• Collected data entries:
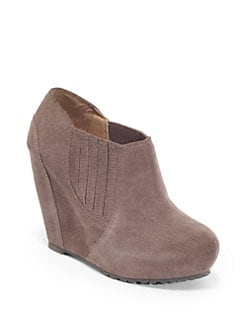 5/48 - Kimmie Suede Wedge Boots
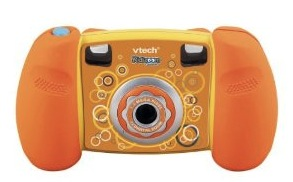 10 Best Compact Digital Cameras for Scrapbooking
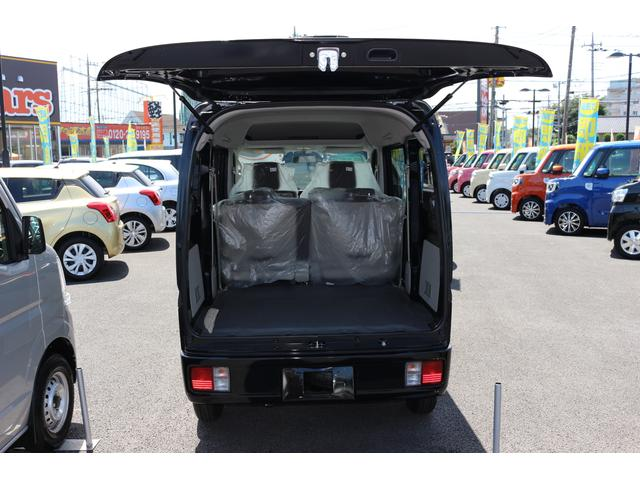 軽自動車最大クラスの荷室スペース。お仕事用で大人気です!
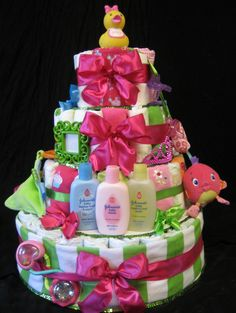 Diaper Cake for Amber's Baby Shower.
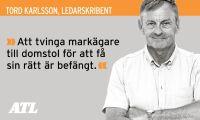 Tord Karlsson: Hantera fjällnära skog hederligt
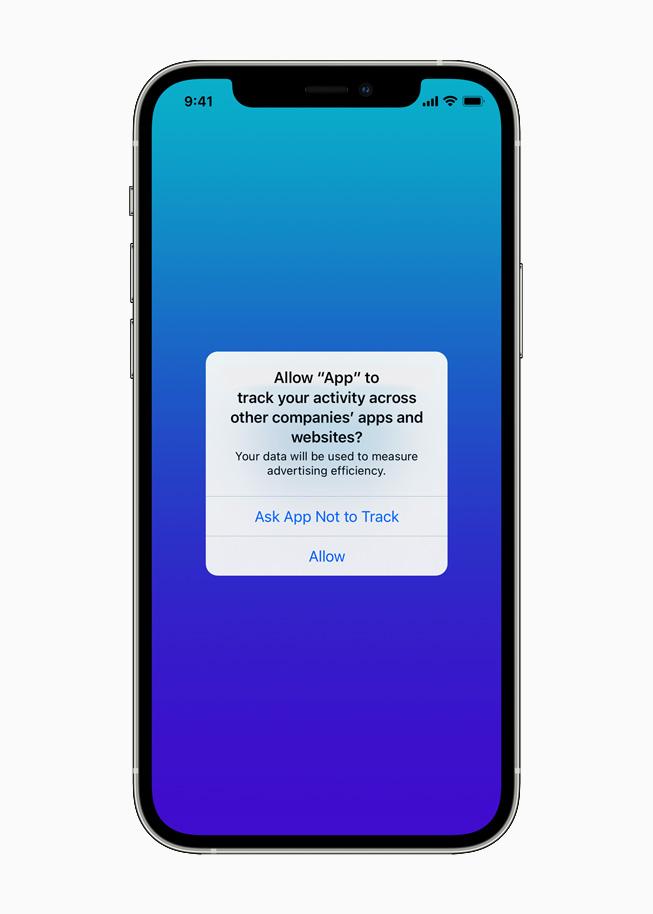 Tracking-App in iOS 14.5 auf dem iPhone 12 Pro.
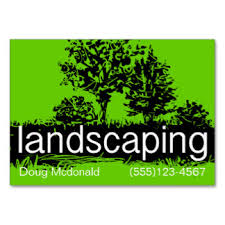 Landscaping Company with Growth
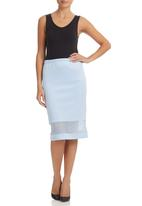 STYLE REPUBLIC - Pale blue mesh inset pencil skirt Pale Blue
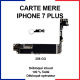 Carte mère pour iphone 7 plus - 256 Go - bouton home blanc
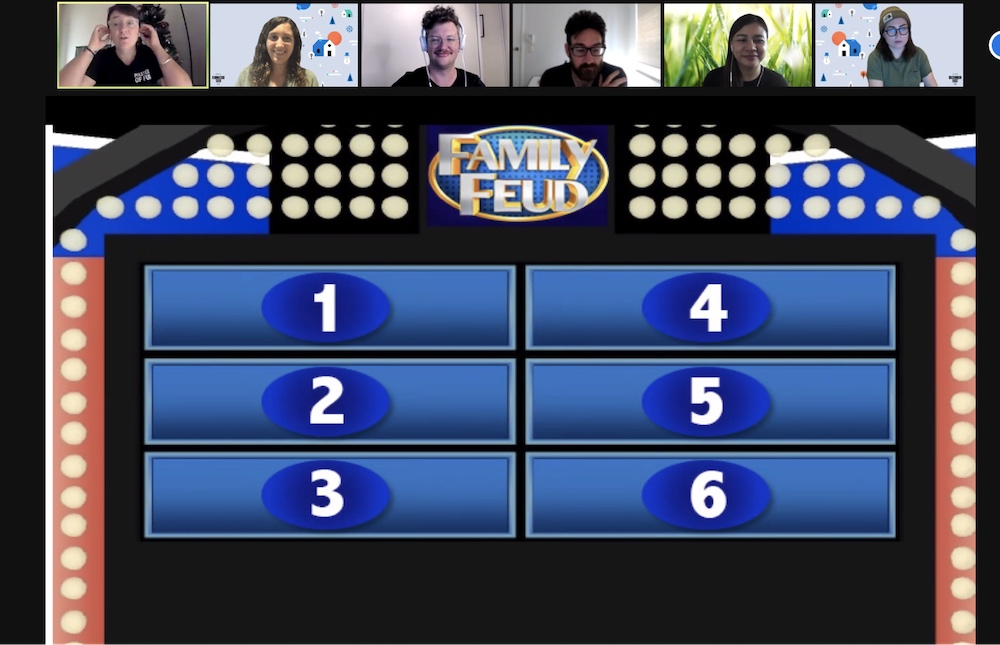 Virtual Family Fued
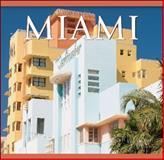 Miami, Helen Stortini, 1552857247
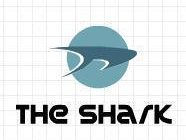 Image for The Shark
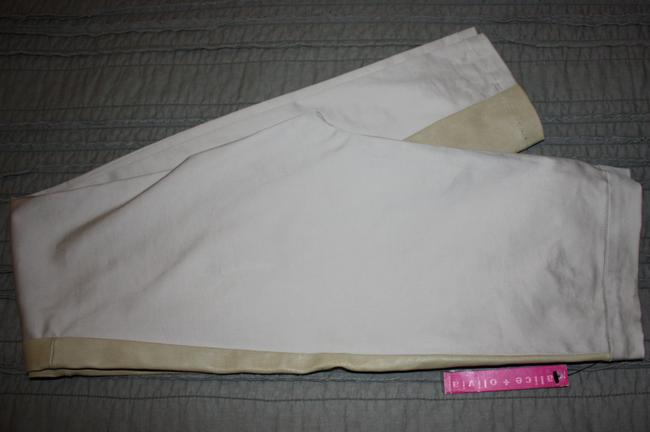 Alice + Olivia + Leather Panel Pants Size 8 Stone Leggings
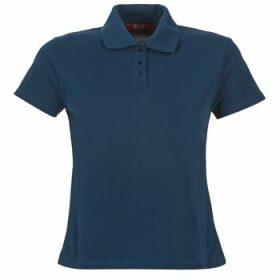 BOTD  ECLOVERA  women's Polo shirt in Blue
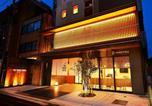Hôtel Japon - The Pocket Hotel Kyoto Shijo Karasuma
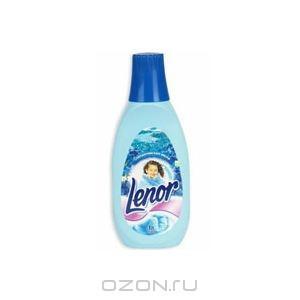 Кондиционер для белья Lenor 1000 мл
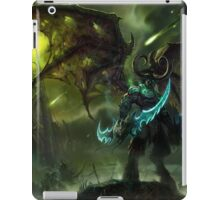 Fantasy Screen iPad Case/Skin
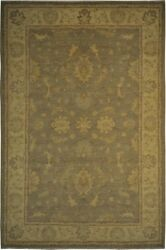 Authentic Wool 6and039 1 X 9and039 2 Pakistan Peshawar Rug Rnr-9960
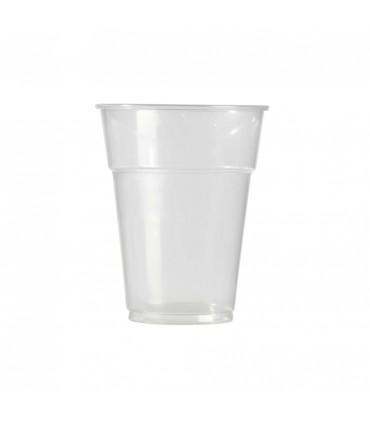 Gobelet cristal 10cl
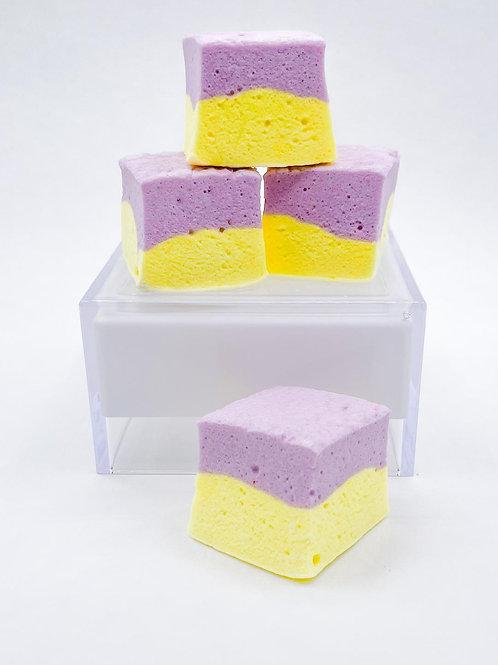 Lemon Raspberry 4 Pack Marshmallows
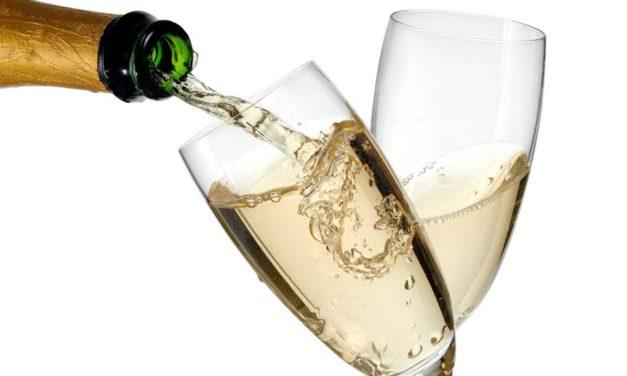 FREE Glass of Prosecco!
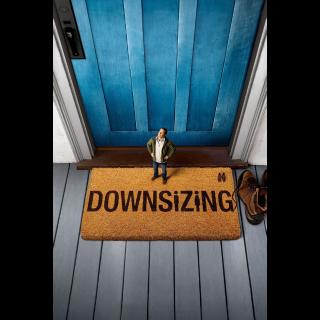 Downsizing UHD 4K | Paramount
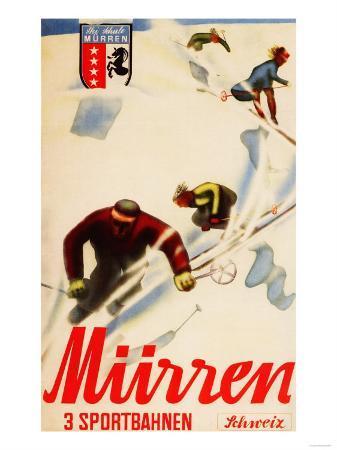 Murren, Switzerland - Inferno Races Promotional Poster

• WORK REQUEST: Retype every entry above exactly and, please, skip the pictures.

• EXERCISE ANSWER:
 5/48 - Kimmie Suede Wedge Boots
 10 Best Compact Digital Cameras for Scrapbooking
 軽自動車最大クラスの荷室スペース。お仕事用で大人気です!
 Diaper Cake for Amber's Baby Shower.
 Tord Karlsson: Hantera fjällnära skog hederligt
 Tracking-App in iOS 14.5 auf dem iPhone 12 Pro.
 Landscaping Company with Growth
 STYLE REPUBLIC - Pale blue mesh inset pencil skirt Pale Blue
 Carte mère pour iphone 7 plus - 256 Go - bouton home blanc
 Virtual Family Fued
 Miami, Helen Stortini, 1552857247
 Image for The Shark
 Alice + Olivia + Leather Panel Pants Size 8 Stone Leggings
 BOTD  ECLOVERA  women's Polo shirt in Blue
Hôtel Japon - The Pocket Hotel Kyoto Shijo Karasuma
 Кондиционер для белья Lenor 1000 мл
 Fantasy Screen iPad Case/Skin
 Authentic Wool 6and039 1 X 9and039 2 Pakistan Peshawar Rug Rnr-9960
 Gobelet cristal 10cl
 Lemon Raspberry 4 Pack Marshmallows
 FREE Glass of Prosecco!
 Downsizing UHD 4K | Paramount
 Murren, Switzerland - Inferno Races Promotional Poster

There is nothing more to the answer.